La composizione del nettare e della melata varia a seconda delle piante da cui sono stati estratti ma, a livello biochimico, è basata su acqua e glucidi (saccarosio, glucosio e fruttosio).
La produzione del miele inizia quindi nella borsa melaria dell’ape bottinatrice (colei che raccoglie all’esterno dell’alveare tutto il necessario per la sopravvivenza della sua colonia), dove il nettare raccolto viene accumulato e trasformato attraverso reazioni enzimatiche. Una volta giunte all’interno dell’alveare, le api rigurgitano il nettare – che a questo stadio si presenta molto liquido -e, tramite un processo di passaggio di ape in ape (detto trofallassi) si arricchisce di enzimi perdendo umidità.

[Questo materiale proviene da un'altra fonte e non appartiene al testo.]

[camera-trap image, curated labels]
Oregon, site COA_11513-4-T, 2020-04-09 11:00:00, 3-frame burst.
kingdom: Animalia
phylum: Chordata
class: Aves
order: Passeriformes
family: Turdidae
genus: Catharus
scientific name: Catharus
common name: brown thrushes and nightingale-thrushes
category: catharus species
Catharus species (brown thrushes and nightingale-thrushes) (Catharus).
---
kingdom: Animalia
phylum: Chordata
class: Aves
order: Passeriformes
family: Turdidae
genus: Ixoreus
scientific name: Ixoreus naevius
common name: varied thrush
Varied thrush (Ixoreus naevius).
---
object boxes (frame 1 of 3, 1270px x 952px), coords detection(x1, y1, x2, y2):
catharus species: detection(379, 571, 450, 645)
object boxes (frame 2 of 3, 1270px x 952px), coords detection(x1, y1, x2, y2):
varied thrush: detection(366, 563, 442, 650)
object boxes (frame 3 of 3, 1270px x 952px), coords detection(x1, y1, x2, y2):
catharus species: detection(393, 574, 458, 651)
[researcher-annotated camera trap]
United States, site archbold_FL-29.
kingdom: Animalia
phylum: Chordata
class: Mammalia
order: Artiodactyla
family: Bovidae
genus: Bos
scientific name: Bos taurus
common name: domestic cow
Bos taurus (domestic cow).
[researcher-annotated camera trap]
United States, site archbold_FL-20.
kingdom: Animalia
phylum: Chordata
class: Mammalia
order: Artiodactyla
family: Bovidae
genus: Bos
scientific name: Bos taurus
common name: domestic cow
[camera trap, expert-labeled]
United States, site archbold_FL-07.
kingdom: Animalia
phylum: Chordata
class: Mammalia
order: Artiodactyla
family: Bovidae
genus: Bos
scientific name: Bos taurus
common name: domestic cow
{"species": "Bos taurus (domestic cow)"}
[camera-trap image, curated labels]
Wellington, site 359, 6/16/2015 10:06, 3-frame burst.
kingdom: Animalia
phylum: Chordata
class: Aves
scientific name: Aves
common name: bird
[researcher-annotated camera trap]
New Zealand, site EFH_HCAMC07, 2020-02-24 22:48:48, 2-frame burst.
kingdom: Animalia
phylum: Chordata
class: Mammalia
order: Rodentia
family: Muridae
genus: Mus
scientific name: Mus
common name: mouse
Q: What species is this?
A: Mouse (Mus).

L’elaborazione del nettare viene ultimata con la sua disidratazione, fino ad arrivare a un’umidità naturale variabile del circa 16-23%, l’ideale per la conservazione del miele. A questo scopo, le api operaie depongono il nettare sulla parete delle celle, in strati sottili. Le api ventilatrici, quindi, mantengono nell’alveare una corrente d’aria che determina un’ulteriore evaporazione dell’acqua Le cellette dei favi, una volta sature, saranno sigillate da un opercolo di cera. Il miele impiega in media 36 giorni per maturare, ma questo intervallo di tempo varia a seconda dell’umidità iniziale del nettare, della temperatura e dell’umidità ambientale.